### SOURCE TEXT
----

Fascinatingly, by an accident of history, England was the exception. Alone among Protestant countries England did not bring in divorce law during the Reformation, which left it with the strictest marriage laws of any Western European Protestant country.[33] Australian law, of course, followed. Divorce could only by granted by an Act of Parliament until the Matrimonial Causes Act of 1857 set up a special court to hear divorce cases. The Act allowed men to divorce adulterous wives; women could divorce adulterous husbands who were also guilty of incest, bigamy, cruelty or desertion.[34] The same law applied in Australia and other Dominions, but surprisingly not in Canada, which was seeking to distinguish itself from its neighbour to the south.

----

### DATA SEGMENT
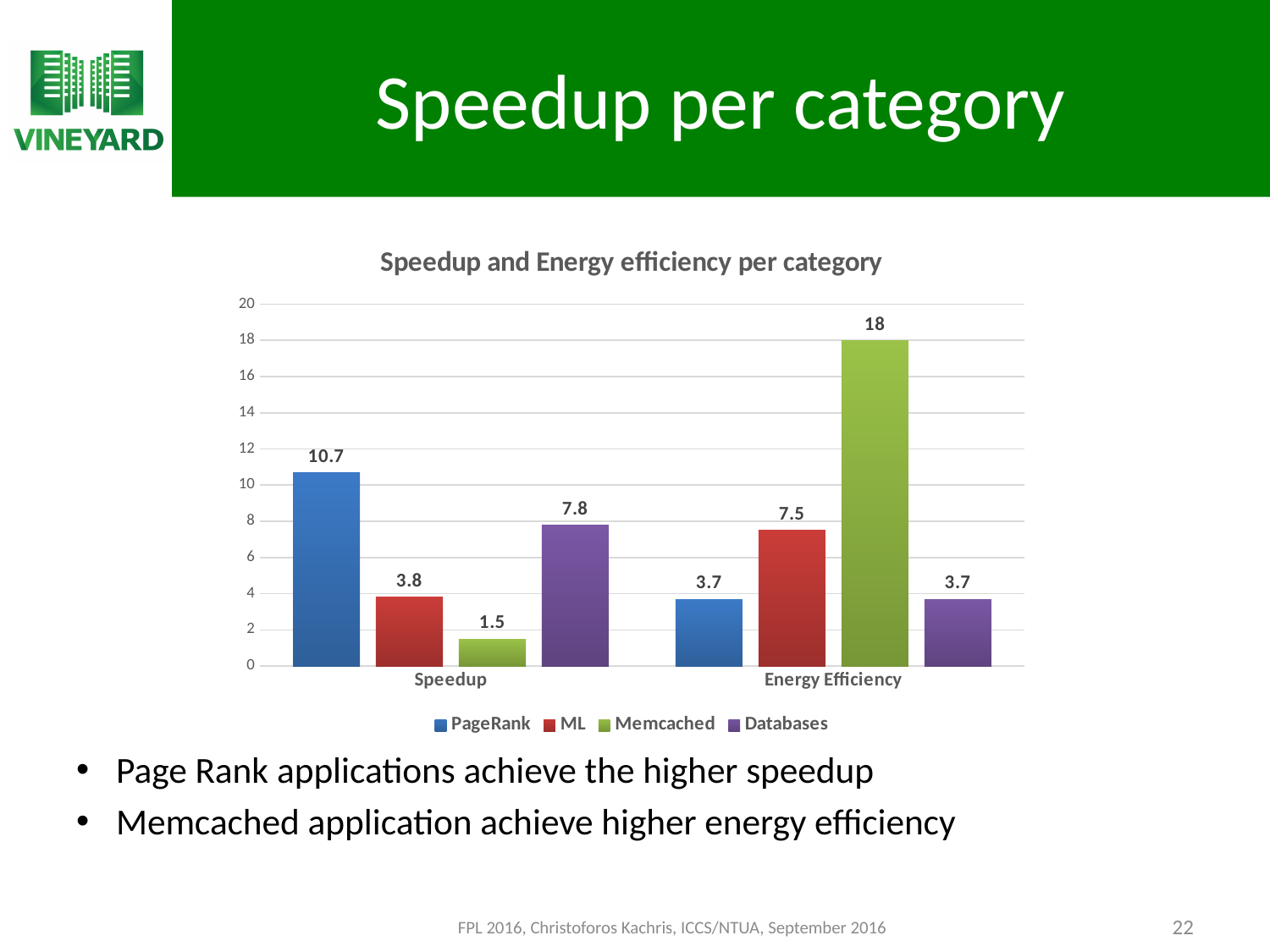
What is the Energy Efficiency value for ML? 7.5 Which is larger: the Speedup value for ML or the Speedup value for Databases? Databases Which series has the lowest Speedup value? Memcached What kind of chart is shown on the slide? Bar chart What is the Speedup value for Databases? 7.8 What is the Energy Efficiency value for Memcached? 18 What is the difference between the Memcached Energy Efficiency value and the Memcached Speedup value? 16.5 What is the Speedup value for PageRank? 10.7 Which series has the highest Energy Efficiency value? Memcached What is the title of the chart? Speedup and Energy efficiency per category How many series does the legend list? 4 Which series has the highest Speedup value? PageRank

----

### USING THE INFORMATION
a) According to the passage on divorce law, what established a special court to hear divorce cases?
b) Update the passage on divorce law between "Fascinatingly, by an" and "to the south.", inclusive, replacing "adulterous" with "unfaithful".
c) Why, according to the passage on divorce law, was England left with the strictest marriage laws of any Western European Protestant country?

### SOLUTIONS BY TASK
a) The Matrimonial Causes Act of 1857.

b)
Fascinatingly, by an accident of history, England was the exception. Alone among Protestant countries England did not bring in divorce law during the Reformation, which left it with the strictest marriage laws of any Western European Protestant country.[33] Australian law, of course, followed. Divorce could only by granted by an Act of Parliament until the Matrimonial Causes Act of 1857 set up a special court to hear divorce cases. The Act allowed men to divorce unfaithful wives; women could divorce unfaithful husbands who were also guilty of incest, bigamy, cruelty or desertion.[34] The same law applied in Australia and other Dominions, but surprisingly not in Canada, which was seeking to distinguish itself from its neighbour to the south.

c) England alone among Protestant countries did not bring in divorce law during the Reformation.